In [1]:
import ipcmagic

In [2]:
%ipcluster start -n 2 --mpi

IPCluster is ready! (6 seconds)


In [3]:
%%px
import os
import math
import tensorflow as tf
from datetime import datetime
from tensorflow import keras

In [4]:
%%px
strategy = tf.distribute.experimental.MultiWorkerMirroredStrategy(
    cluster_resolver=tf.distribute.cluster_resolver.SlurmClusterResolver(),
    communication=tf.distribute.experimental.CollectiveCommunication.NCCL,
)

@tf.function(experimental_compile=True)
def decode(serialized_example):
    """Parses an image and label from the given `serialized_example`."""
    features = tf.io.parse_single_example(
        serialized_example,
        features={
            'image_raw': tf.io.FixedLenFeature([], tf.string),
            'label': tf.io.FixedLenFeature([], tf.int64),
        })
    label = tf.cast(features['label'], tf.int32)
    image = tf.io.decode_raw(features['image_raw'], tf.uint8)
    image = tf.reshape(image, (28, 28, 1))
    image = tf.cast(image, tf.float32) * (1. / 255) - 0.5
    return image, label

@tf.function(experimental_compile=True)
def normalize(image, label):
    """Convert `image` from [0, 255] -> [-0.5, 0.5] floats."""
    image = tf.cast(image, tf.float32) * (1. / 255) - 0.5
    return image, label


def get_train_set(filename, batch_size):
    options = tf.data.Options()
    options.experimental_distribute.auto_shard_policy = tf.data.experimental.AutoShardPolicy.DATA

    dataset = tf.data.TFRecordDataset(filename)
    dataset = dataset.map(decode)
    # dataset = dataset.shuffle(128)
    dataset = dataset.batch(batch_size, drop_remainder=True)
    # dataset = dataset.map(normalize)
    dataset = dataset.with_options(options)
    return dataset

def get_val_set(filename, batch_size):
    options = tf.data.Options()
    options.experimental_distribute.auto_shard_policy = tf.data.experimental.AutoShardPolicy.DATA

    dataset = tf.data.TFRecordDataset(filename)
    dataset = dataset.map(decode)
    dataset = dataset.batch(batch_size, drop_remainder=True)
    # dataset = dataset.map(normalize)
    dataset = dataset.with_options(options)
    return dataset

with strategy.scope():
    model = keras.Sequential([keras.layers.Conv2D(32, kernel_size=(3, 3),
                                                 activation='relu',
                                                 input_shape=(28, 28, 1)),
                              keras.layers.Conv2D(64, (3, 3), activation='relu'),
                              keras.layers.MaxPooling2D(pool_size=(2, 2)),
                              keras.layers.Dropout(0.25),
                              keras.layers.Flatten(),
                              keras.layers.Dense(128, activation='relu'),
                              keras.layers.Dropout(0.5),
                              keras.layers.Dense(10, activation='softmax')])

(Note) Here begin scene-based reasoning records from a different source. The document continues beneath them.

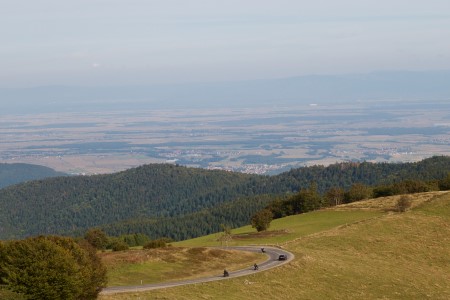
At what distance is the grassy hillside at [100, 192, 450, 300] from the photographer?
5406cm

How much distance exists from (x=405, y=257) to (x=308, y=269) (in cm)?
1510

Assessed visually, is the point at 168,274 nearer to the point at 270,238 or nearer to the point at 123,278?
the point at 123,278

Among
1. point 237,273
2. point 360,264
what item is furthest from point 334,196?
point 237,273

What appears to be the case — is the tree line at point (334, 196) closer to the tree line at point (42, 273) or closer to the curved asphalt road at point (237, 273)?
the curved asphalt road at point (237, 273)

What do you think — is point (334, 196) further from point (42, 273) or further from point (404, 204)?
point (42, 273)

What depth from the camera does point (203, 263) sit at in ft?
209

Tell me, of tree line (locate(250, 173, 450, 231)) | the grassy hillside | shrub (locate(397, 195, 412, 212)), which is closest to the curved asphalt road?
the grassy hillside

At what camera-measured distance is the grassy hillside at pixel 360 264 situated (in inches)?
2128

    opt = keras.optimizers.Adam(0.001)

    model.compile(optimizer=opt,
                  loss='sparse_categorical_crossentropy',
                  metrics=['accuracy'])

tb_callback = tf.keras.callbacks.TensorBoard(
    log_dir = os.path.join('cnn_tfdistr_logs',
                           datetime.now().strftime("%d-%H%M")),
    histogram_freq = 1,
    profile_batch = '100,130')

In [5]:
%%px
train_size = 60000
val_size = 10000
batch_size_per_worker = 64
num_workers = int(os.environ['SLURM_NNODES'])
batch_size = batch_size_per_worker * num_workers
num_epochs = 2

fit = model.fit(get_train_set('../tfrecords/train.tfrecords', batch_size),
                validation_data=get_val_set('../tfrecords/test.tfrecords', batch_size),
                epochs=num_epochs,
                verbose=2,
                steps_per_epoch=train_size // batch_size // num_workers,
                validation_steps=val_size // batch_size // num_workers,
                callbacks=[tb_callback])

[stdout:0] 
Epoch 1/2
234/234 - 5s - loss: 0.4175 - accuracy: 0.8730 - val_loss: 0.1248 - val_accuracy: 0.9579
Epoch 2/2
234/234 - 3s - loss: 0.1465 - accuracy: 0.9571 - val_loss: 0.0797 - val_accuracy: 0.9736
[stdout:1] 
Epoch 1/2
234/234 - 5s - loss: 0.4175 - accuracy: 0.8730 - val_loss: 0.1248 - val_accuracy: 0.9579
Epoch 2/2
234/234 - 3s - loss: 0.1465 - accuracy: 0.9571 - val_loss: 0.0797 - val_accuracy: 0.9736


(!) `tf.distributed` adds automatically `dataset = strategy.experimental_distribute_dataset(dataset)` to the dataset.

In [6]:
%load_ext tensorboard

In [7]:
%tensorboard --logdir=cnn_tfdistr_logs

In [8]:
%ipcluster stop